Album Review

Just Tell Me That You Want Me: A Tribute To Fleetwood Mac

Danielle Raub
The mere mentioning of Fleetwood Mac, and in particular their album Rumours, is apt to send an indie-centered listener into fits of eye-rolls and scoffing. However, many indie music artists and fans may cite them, sheepishly, as a guilty pleasure. Fleetwood Mac enjoyed the forefront of mainstream rock pretty solidly throughout the 70s and 80s, and continued on with a fan-following few bands can match. I love Fleetwood Mac – and trust me, I also have the potential to be a music-snob.

This combination of indie artists with one of my favorite bands of all time should really just hit the mark for me-so much potential! But honestly, I’m a bit underwhelmed. Something like 10 of the 17 tracks on Just Tell Me That You Want Me are covers of Stevie Nicks’ songs. Let’s face it, Nicks does lend herself a little more readily to the indie music scene. She floats around the stage in ethereal black gauze and hair that would make a hipster explode with envy if not for the effortless cool that is required of them. And I’ll admit, I have a considerably-sized girl crush on Ms. Nicks. I just would have liked to have seen a more even distribution among the three main writers in Fleetwood Mac, and something more true to the emotional turmoil and intensity that is so unique to the group.

The Kills’ cover of “Dreams” is a lackluster interpretation- boring and dry at best. Best Coast’s “Rhiannon” is a bouncy and uplifting take, and manages to make itself a song completely separate from the original. I do prefer for covers to be re-interpretations rather than copies, but I’m not a huge fan of the interpretation. It lacks the original’s mystery and story-telling element. Antony’s “Landslide” and Karen Elson’s “Gold Dust Woman” are both very good if you’re looking for near-exact mimicry of the originals. Both of these covers, especially “Gold Dust Woman”, are note-for-note copies.
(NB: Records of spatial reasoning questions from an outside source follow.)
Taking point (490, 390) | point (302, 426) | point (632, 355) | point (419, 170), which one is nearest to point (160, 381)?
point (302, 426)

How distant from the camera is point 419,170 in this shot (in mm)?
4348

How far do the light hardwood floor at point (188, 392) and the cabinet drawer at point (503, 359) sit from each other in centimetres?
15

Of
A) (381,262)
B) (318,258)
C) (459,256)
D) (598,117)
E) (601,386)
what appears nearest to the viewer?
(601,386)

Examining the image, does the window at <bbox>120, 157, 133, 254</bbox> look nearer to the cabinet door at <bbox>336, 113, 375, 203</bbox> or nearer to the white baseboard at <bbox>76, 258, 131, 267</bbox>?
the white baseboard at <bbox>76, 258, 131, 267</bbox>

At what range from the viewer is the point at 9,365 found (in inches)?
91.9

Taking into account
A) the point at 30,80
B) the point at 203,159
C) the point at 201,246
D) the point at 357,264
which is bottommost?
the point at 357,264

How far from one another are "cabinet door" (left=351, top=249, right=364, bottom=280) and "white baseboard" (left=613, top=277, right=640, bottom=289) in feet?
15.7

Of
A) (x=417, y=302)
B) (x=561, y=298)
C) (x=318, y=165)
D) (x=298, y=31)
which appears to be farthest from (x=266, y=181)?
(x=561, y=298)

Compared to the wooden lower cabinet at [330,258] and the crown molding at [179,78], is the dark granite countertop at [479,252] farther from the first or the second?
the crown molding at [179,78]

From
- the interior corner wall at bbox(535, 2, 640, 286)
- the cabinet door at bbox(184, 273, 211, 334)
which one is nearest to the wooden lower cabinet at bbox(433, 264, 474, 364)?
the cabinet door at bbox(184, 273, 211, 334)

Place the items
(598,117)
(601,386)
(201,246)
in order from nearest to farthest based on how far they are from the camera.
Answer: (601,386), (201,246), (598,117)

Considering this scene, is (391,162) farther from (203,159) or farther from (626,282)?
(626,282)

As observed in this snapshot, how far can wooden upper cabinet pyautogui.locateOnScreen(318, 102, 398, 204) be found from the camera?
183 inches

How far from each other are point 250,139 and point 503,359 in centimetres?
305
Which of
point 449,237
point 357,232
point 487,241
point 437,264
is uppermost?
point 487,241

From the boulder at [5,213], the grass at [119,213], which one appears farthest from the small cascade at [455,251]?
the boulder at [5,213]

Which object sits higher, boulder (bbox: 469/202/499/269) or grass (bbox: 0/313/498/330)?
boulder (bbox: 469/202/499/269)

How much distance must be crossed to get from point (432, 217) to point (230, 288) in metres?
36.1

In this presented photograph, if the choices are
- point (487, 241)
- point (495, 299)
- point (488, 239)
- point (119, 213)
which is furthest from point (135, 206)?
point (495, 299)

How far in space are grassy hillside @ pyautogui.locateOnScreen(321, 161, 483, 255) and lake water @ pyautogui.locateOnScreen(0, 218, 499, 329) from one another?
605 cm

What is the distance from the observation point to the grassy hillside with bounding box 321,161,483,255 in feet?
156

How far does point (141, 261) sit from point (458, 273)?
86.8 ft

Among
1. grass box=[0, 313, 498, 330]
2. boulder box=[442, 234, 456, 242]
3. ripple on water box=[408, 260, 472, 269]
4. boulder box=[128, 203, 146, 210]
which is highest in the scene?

There are some real gems on the album, including Matt Sweeney and Bonnie ‘Prince’ Billie’s “Storms.” The layered harmonies along with the sparse guitar and percussion make this a sweet and true re-interpretation – “Storms” captures the same heartache and ragged emotion of the original. Another gem is Lykke Li’s rendition of “Silver Springs.” The track has an emotional depth that, while different from the original’s dramatic intensity, makes it equally as timeless and heartbreaking.

Other favorites are the covers of “Think About Me”, “Gypsy”, and “Tusk”. The New Pornographers’ “Think About Me” stays true to their aesthetic, as a multi-textured and upbeat song that is well-constructed and intricately produced. Gardens & Villa’s “Gypsy” has a very techno and dreamlike feel that makes it a really a fun listen while The Crystal Arc’s “Tusk” is also a neat and modern twist on the original. “Tusk” plays with some fun percussive flares and retains the same tribal, group vocals that make the original so interesting.

Overall, though equally as enjoyable at times as it is lackluster, Just Tell Me That You Want Me does not quite showcase the true amount of songwriting talent in Fleetwood Mac. And it certainly does not come close to capturing the emotional intensity and sound that make Fleetwood Mac extraordinary.